Reading passage.
※
Smithfield Herald

Two bond referendums on the ballot

Cleveland Middle School principal Kendrick Byrd walks by several of the school’s 17 mobile units.
Cleveland Middle School principal Kendrick Byrd walks by several of the school’s 17 mobile units. 2013 CLAYTON NEWS-STAR FILE PHOTO

Johnston County’s student population is growing, and school leaders want voters to support borrowing for new and renovated buildings.

On the ballot this fall are two bond referendums: one for $57 million for Johnston County Schools and another on $7 million for Johnston Community College.

School and community college leaders say the money will go to much-needed facilities. County leaders say the borrowing won’t raise property taxes.

The county’s public schools typically fund new buildings with bond dollars, and if voters say yes on Nov. 5, the county will sell the $57 million in bonds over the next three years, said Rick Hester, county manager.

“We set them up that way so we can layer in the debt more gradually and be able to handle it within the budget that we have,” he said. That means no property-tax increase.

In Johnston County, bond referendums typically enjoy overwhelming support, with some 70 percent of voters in the past voting yes, Hester said.

Johnston County Schools

The county’s public schools would use the $57 million to build two new schools, finish an existing campus and renovate high schools.

Superintendent Ed Croom said about 700 new students come to Johnston County each year. “That’s basically a school a year,” he said.

The school system deploys more than 140 mobile classrooms to house its growing student population, and the bond issue would keep that number from increasing.

Croom said the county has just three ways to pay for new school construction and renovations: cash, which isn’t available in such a large amount; short-term borrowing, which the county would have to pay back too quickly; and long-term borrowing, such as a bond issue.

“The growth in our public schools will continue,” Croom said. “As long as we can float bonds without a tax increase, that is the most feasible way to build new schools.”

To decide where to build new schools and expand existing campuses, the school works with a group at N.C. State University called the Operations Research and Education Laboratory, Croom said. The group projects enrollment by looking at a variety of factors such as population growth and jobs and has been consistently accurate, Croom said. For the school system’s latest building plan, the group identified areas with the most growth and overcrowding, which the bond plan targets.

The bond issue would build two schools – a new North Johnston Middle School and a middle school between the Cleveland and McGee’s Crossroads communities. The current North Middle campus would become an elementary school, easing crowding at Micro-Pine Level and Glendale-Kenly elementary schools. Also, bond funds would expand River Dell Elementary to accommodate 886 students.

High schools would see renovations to their heating and cooling systems; $3 million would support wireless Internet throughout the schools and fund computer labs.
※
Record excerpts.
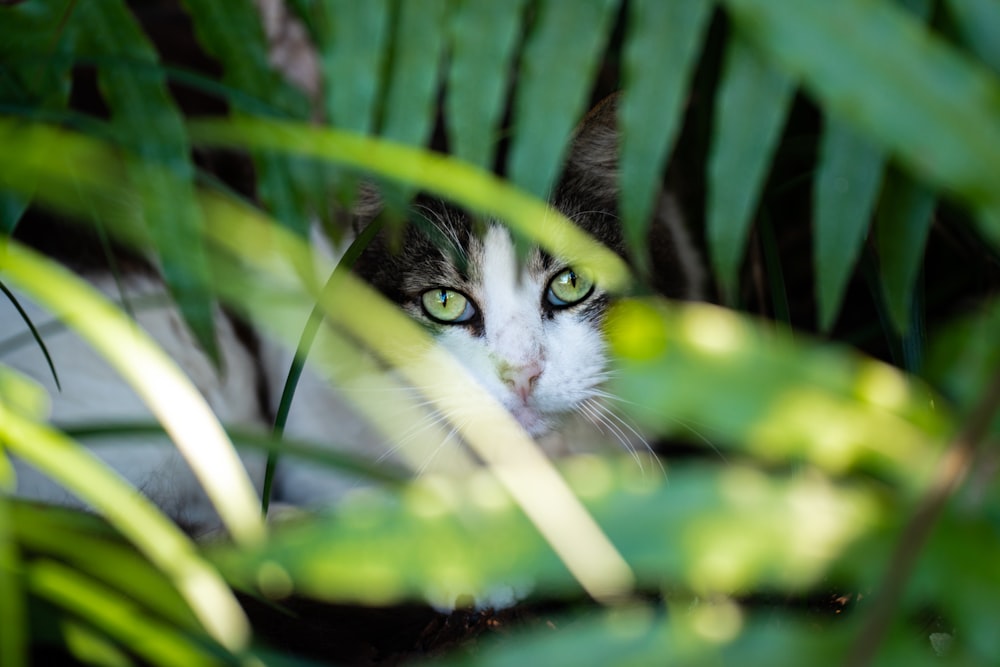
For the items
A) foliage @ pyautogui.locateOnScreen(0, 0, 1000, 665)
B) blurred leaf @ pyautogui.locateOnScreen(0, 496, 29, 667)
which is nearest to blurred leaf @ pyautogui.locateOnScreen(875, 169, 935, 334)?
foliage @ pyautogui.locateOnScreen(0, 0, 1000, 665)

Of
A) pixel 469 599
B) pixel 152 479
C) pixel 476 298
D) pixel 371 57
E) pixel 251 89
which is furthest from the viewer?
pixel 476 298

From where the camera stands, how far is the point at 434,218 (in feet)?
4.24

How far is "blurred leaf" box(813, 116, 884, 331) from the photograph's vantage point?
55 cm

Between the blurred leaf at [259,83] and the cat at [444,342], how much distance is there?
1.01ft

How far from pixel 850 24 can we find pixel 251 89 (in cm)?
49

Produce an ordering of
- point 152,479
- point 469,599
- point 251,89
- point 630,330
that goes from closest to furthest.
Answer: point 630,330, point 251,89, point 469,599, point 152,479

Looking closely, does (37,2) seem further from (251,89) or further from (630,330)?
(630,330)

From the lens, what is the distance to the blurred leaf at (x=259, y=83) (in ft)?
2.36

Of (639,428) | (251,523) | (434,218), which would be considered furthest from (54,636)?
(639,428)

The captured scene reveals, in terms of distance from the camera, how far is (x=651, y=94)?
0.56 meters

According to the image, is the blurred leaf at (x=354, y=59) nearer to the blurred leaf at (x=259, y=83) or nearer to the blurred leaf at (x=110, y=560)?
the blurred leaf at (x=259, y=83)

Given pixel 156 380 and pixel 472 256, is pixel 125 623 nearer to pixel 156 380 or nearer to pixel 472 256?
pixel 156 380

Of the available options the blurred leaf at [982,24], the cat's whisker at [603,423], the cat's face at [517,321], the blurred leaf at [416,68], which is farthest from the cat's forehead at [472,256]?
the blurred leaf at [982,24]

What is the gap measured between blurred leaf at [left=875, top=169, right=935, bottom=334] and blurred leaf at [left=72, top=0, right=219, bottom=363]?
46 centimetres
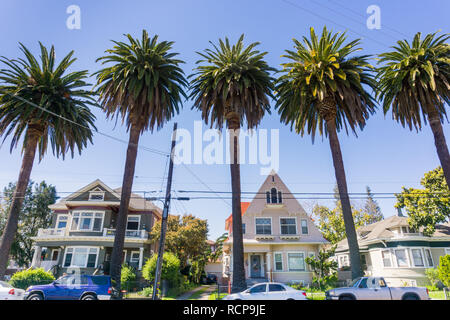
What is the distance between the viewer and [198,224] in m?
37.7

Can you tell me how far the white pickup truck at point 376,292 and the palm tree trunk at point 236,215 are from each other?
6.67 metres

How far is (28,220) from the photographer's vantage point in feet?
168

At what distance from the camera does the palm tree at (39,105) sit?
23281 millimetres

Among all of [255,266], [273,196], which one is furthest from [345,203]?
[255,266]

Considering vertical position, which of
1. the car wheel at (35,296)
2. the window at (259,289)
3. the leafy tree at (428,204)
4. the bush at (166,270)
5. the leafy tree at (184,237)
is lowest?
the car wheel at (35,296)

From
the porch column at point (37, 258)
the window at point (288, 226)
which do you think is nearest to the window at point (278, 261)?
the window at point (288, 226)

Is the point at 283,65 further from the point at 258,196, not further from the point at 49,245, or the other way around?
the point at 49,245

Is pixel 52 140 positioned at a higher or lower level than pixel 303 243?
higher

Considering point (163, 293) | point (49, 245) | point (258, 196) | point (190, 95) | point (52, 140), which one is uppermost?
point (190, 95)

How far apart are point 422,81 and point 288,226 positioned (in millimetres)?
19824

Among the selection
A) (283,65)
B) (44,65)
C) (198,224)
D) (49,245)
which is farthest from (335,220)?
(44,65)

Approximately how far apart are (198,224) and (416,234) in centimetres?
2569

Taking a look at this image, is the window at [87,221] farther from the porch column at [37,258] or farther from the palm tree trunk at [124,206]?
the palm tree trunk at [124,206]
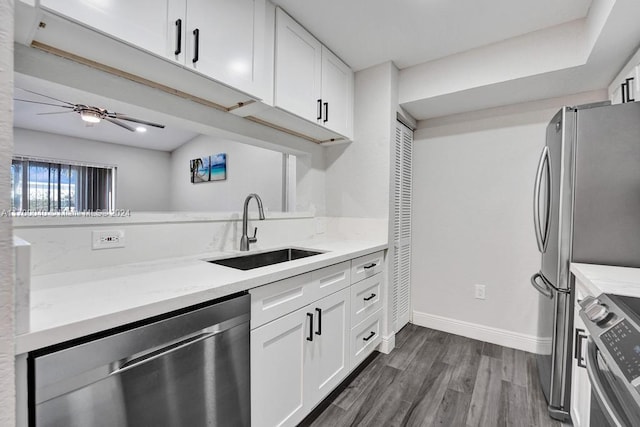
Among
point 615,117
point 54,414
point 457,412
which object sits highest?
point 615,117

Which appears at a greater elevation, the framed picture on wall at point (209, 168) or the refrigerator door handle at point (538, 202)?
the framed picture on wall at point (209, 168)

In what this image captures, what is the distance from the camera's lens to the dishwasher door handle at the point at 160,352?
0.81 m

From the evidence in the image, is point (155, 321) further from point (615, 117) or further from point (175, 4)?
point (615, 117)

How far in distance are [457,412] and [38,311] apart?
200cm

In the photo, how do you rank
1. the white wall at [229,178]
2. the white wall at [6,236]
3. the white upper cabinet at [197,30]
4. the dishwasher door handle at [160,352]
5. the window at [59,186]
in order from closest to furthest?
the white wall at [6,236] < the dishwasher door handle at [160,352] < the white upper cabinet at [197,30] < the window at [59,186] < the white wall at [229,178]

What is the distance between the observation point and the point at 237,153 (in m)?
3.00

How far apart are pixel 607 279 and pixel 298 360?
1.42 metres

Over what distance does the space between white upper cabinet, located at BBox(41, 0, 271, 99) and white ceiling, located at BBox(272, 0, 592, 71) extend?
1.30ft

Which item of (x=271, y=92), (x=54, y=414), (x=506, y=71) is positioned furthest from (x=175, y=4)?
(x=506, y=71)

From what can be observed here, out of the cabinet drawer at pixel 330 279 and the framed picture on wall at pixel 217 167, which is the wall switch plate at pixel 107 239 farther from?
the framed picture on wall at pixel 217 167

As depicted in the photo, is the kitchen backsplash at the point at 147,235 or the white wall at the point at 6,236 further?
the kitchen backsplash at the point at 147,235

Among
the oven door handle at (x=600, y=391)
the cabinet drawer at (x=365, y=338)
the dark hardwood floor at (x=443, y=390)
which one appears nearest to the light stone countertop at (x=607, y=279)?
the oven door handle at (x=600, y=391)

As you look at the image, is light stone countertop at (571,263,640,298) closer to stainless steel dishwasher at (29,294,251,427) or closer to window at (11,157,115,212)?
stainless steel dishwasher at (29,294,251,427)

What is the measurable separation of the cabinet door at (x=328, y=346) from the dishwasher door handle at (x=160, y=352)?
635mm
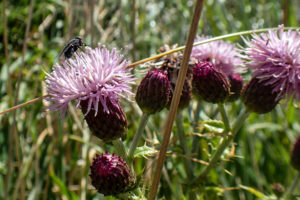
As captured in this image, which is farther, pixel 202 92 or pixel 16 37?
pixel 16 37

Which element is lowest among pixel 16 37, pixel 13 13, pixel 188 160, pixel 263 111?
pixel 188 160

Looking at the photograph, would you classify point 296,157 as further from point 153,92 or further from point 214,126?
point 153,92

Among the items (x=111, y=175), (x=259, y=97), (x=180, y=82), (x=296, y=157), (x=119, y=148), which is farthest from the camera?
(x=296, y=157)

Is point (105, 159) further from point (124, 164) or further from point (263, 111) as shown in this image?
point (263, 111)

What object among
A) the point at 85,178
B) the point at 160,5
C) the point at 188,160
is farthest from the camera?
the point at 160,5

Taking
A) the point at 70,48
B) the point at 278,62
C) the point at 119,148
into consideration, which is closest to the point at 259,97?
the point at 278,62

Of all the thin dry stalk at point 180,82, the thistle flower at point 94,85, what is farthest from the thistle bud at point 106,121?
the thin dry stalk at point 180,82

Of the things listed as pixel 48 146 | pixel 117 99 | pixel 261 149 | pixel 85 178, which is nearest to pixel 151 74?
pixel 117 99
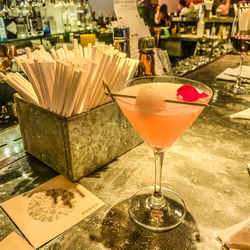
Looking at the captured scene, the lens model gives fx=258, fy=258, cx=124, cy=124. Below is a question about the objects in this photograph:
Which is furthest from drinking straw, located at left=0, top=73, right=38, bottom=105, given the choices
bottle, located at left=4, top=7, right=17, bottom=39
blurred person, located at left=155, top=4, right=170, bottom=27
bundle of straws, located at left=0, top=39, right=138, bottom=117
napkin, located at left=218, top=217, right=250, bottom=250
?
blurred person, located at left=155, top=4, right=170, bottom=27

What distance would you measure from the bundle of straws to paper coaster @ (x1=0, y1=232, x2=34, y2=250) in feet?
1.05

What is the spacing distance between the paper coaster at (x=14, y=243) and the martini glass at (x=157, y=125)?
0.84 feet

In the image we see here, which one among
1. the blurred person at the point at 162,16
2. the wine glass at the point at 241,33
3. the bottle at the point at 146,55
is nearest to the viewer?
the bottle at the point at 146,55

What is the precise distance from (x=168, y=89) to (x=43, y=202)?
0.47 m

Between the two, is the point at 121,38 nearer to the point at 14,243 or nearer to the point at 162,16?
the point at 14,243

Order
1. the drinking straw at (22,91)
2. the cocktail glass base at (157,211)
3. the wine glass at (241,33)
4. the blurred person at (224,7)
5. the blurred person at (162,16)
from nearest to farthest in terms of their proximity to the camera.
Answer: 1. the cocktail glass base at (157,211)
2. the drinking straw at (22,91)
3. the wine glass at (241,33)
4. the blurred person at (224,7)
5. the blurred person at (162,16)

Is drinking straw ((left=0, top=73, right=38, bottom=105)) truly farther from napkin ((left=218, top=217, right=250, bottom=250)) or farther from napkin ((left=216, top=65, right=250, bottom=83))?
napkin ((left=216, top=65, right=250, bottom=83))

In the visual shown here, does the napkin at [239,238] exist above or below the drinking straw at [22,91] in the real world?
below

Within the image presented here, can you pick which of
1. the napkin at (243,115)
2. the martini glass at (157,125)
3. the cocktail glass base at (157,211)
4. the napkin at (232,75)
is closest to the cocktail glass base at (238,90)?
the napkin at (232,75)

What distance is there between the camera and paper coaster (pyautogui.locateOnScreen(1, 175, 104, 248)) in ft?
2.01

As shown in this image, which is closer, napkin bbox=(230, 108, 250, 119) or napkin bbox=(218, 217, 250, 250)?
napkin bbox=(218, 217, 250, 250)

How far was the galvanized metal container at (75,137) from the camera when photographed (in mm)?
728

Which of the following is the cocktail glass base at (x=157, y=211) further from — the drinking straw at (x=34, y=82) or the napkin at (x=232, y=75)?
the napkin at (x=232, y=75)

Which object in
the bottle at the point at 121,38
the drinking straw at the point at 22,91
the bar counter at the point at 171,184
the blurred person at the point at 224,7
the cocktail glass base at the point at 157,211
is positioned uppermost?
the blurred person at the point at 224,7
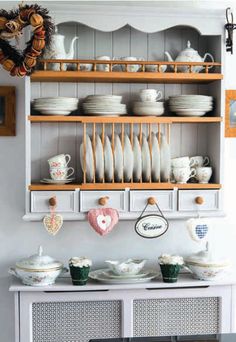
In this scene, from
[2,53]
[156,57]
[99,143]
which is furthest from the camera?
[156,57]

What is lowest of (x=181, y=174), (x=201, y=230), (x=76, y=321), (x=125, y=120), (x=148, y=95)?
(x=76, y=321)

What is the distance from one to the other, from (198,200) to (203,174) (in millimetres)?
139

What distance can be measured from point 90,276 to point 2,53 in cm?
115

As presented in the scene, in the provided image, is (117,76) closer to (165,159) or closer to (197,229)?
(165,159)

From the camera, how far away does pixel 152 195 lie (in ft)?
9.64

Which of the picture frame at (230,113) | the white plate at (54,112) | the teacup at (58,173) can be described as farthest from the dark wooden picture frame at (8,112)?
the picture frame at (230,113)

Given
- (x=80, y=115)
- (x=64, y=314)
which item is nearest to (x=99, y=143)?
(x=80, y=115)

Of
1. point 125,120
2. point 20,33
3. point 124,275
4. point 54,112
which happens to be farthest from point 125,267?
point 20,33

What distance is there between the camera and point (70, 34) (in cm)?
309

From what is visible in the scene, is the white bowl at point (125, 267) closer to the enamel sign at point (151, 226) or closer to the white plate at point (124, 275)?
the white plate at point (124, 275)

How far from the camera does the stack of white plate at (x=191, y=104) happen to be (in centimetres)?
296

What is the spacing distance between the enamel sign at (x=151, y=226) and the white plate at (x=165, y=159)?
20cm

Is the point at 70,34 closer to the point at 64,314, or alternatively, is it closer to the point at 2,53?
the point at 2,53

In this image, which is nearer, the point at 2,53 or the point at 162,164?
the point at 2,53
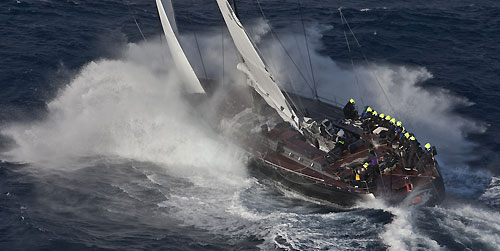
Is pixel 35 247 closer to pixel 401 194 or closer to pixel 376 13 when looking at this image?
pixel 401 194

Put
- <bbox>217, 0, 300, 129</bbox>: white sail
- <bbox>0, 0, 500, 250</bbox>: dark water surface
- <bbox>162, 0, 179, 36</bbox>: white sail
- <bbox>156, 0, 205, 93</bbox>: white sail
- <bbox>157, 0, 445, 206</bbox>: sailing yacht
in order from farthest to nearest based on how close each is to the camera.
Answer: <bbox>162, 0, 179, 36</bbox>: white sail
<bbox>156, 0, 205, 93</bbox>: white sail
<bbox>217, 0, 300, 129</bbox>: white sail
<bbox>157, 0, 445, 206</bbox>: sailing yacht
<bbox>0, 0, 500, 250</bbox>: dark water surface

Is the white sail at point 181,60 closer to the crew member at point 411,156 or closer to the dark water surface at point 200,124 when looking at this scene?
the dark water surface at point 200,124

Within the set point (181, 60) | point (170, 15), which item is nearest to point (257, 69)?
point (181, 60)

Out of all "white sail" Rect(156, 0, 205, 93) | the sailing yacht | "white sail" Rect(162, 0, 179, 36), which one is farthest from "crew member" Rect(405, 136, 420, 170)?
"white sail" Rect(162, 0, 179, 36)

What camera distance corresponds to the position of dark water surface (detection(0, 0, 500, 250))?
2616cm

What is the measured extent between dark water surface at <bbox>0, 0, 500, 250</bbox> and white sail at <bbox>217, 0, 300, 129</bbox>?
124 inches

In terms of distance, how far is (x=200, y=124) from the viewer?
112ft

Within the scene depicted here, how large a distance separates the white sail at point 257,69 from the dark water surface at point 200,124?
Result: 10.4 ft

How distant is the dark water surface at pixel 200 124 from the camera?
85.8 ft

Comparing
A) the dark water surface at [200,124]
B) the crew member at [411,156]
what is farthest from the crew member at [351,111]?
the dark water surface at [200,124]

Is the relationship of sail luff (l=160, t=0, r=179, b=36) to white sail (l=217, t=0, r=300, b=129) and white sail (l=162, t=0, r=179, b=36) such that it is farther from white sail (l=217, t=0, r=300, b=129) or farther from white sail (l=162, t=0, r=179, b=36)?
white sail (l=217, t=0, r=300, b=129)

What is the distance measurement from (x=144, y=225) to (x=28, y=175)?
286 inches

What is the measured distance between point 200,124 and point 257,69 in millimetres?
5154

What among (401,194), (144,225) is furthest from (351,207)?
(144,225)
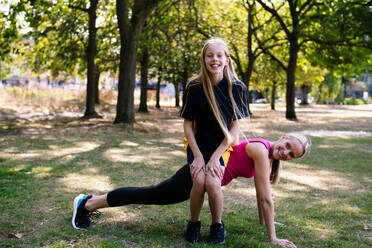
※
Instructions for the task. In the article about the bond referendums, how much would Johnston Community College borrow? The listing is separate material, unrelated to the article about the bond referendums.

Output for this exercise. $7 million.